* THE INPUT:
———
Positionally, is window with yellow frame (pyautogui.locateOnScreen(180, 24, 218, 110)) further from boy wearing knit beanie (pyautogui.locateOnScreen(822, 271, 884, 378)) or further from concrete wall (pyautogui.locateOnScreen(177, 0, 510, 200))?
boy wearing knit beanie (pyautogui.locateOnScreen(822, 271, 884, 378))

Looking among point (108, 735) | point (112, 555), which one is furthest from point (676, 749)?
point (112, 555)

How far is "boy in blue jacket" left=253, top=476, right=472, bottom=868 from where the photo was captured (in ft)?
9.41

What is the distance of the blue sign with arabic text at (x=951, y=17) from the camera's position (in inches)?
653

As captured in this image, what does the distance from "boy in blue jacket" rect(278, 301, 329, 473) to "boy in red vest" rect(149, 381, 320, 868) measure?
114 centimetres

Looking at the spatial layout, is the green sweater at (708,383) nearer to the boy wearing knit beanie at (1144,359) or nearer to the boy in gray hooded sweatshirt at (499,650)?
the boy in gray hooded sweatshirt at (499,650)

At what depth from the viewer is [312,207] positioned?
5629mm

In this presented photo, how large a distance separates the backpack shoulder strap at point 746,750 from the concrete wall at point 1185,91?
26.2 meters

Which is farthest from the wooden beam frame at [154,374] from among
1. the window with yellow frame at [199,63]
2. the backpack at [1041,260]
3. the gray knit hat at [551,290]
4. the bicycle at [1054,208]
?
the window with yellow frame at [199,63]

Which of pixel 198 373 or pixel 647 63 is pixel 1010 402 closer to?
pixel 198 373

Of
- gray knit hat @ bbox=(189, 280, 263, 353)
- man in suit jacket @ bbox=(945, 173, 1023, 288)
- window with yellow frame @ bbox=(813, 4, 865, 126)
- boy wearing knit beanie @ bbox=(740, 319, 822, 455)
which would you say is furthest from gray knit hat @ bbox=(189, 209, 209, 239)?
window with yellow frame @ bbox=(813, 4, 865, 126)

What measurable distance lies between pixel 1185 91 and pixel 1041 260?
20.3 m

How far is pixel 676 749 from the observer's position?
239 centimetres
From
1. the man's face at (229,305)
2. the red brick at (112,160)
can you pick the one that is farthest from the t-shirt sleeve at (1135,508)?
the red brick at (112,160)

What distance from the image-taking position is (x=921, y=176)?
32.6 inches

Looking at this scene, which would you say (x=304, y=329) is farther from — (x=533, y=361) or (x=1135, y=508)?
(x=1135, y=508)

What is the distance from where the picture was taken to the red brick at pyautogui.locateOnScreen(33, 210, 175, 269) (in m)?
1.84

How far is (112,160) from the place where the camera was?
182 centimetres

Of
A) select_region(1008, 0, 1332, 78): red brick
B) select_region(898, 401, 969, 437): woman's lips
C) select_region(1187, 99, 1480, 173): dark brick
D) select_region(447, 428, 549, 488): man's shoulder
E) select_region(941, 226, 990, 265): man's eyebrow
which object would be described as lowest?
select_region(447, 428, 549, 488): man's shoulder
———
* TASK DESCRIPTION:
Retype the material in full, character for character.

* IN RESPONSE:
Positionally, is window with yellow frame (pyautogui.locateOnScreen(180, 24, 218, 110)) further from boy wearing knit beanie (pyautogui.locateOnScreen(822, 271, 884, 378)) or further from concrete wall (pyautogui.locateOnScreen(177, 0, 510, 200))?
boy wearing knit beanie (pyautogui.locateOnScreen(822, 271, 884, 378))

Looking among point (108, 735) | point (112, 555), which one is furthest from point (676, 749)?
point (112, 555)

How far is "boy in blue jacket" left=253, top=476, right=472, bottom=868 from where the photo was captured (in ft)?
9.41

What is the distance of the blue sign with arabic text at (x=951, y=17) from the camera's position (in inches)?
653

As captured in this image, what does the distance from "boy in blue jacket" rect(278, 301, 329, 473) to "boy in red vest" rect(149, 381, 320, 868) measure?
114 centimetres

Looking at the spatial layout, is the green sweater at (708,383) nearer to the boy wearing knit beanie at (1144,359) or nearer to the boy in gray hooded sweatshirt at (499,650)?
the boy in gray hooded sweatshirt at (499,650)

At what depth from the viewer is [312,207] positioned?
5629mm

In this presented photo, how large a distance separates the backpack shoulder strap at point 746,750 from the concrete wall at point 1185,91?
26.2 meters

Which is farthest from the wooden beam frame at [154,374] from among
1. the window with yellow frame at [199,63]
2. the backpack at [1041,260]
3. the gray knit hat at [551,290]
4. the bicycle at [1054,208]
?
the window with yellow frame at [199,63]

Which of pixel 198 373 or pixel 647 63 is pixel 1010 402 closer to?
pixel 198 373

Of
- gray knit hat @ bbox=(189, 280, 263, 353)
- man in suit jacket @ bbox=(945, 173, 1023, 288)
- window with yellow frame @ bbox=(813, 4, 865, 126)
- boy wearing knit beanie @ bbox=(740, 319, 822, 455)
which would you say is furthest from gray knit hat @ bbox=(189, 209, 209, 239)?
window with yellow frame @ bbox=(813, 4, 865, 126)

What measurable distance lies between pixel 1185 91 and pixel 1041 260?
20.3 m

How far is pixel 676 749 from the observer's position?
239 centimetres
From
1. the man's face at (229,305)
2. the red brick at (112,160)
can you pick the one that is farthest from the t-shirt sleeve at (1135,508)?
the red brick at (112,160)

What distance from the image-taking position is (x=921, y=176)?
32.6 inches

Looking at this scene, which would you say (x=304, y=329) is farther from — (x=533, y=361) or (x=1135, y=508)?
(x=1135, y=508)

What is the distance from where the picture was taken to the red brick at pyautogui.locateOnScreen(33, 210, 175, 269) (in m)?
1.84

How far is (112,160) from the place where the camera was?
182 centimetres

Of
A) select_region(1008, 0, 1332, 78): red brick
B) select_region(898, 401, 969, 437): woman's lips
C) select_region(1187, 99, 1480, 173): dark brick
D) select_region(447, 428, 549, 488): man's shoulder
E) select_region(941, 226, 990, 265): man's eyebrow
which object would be described as lowest?
select_region(447, 428, 549, 488): man's shoulder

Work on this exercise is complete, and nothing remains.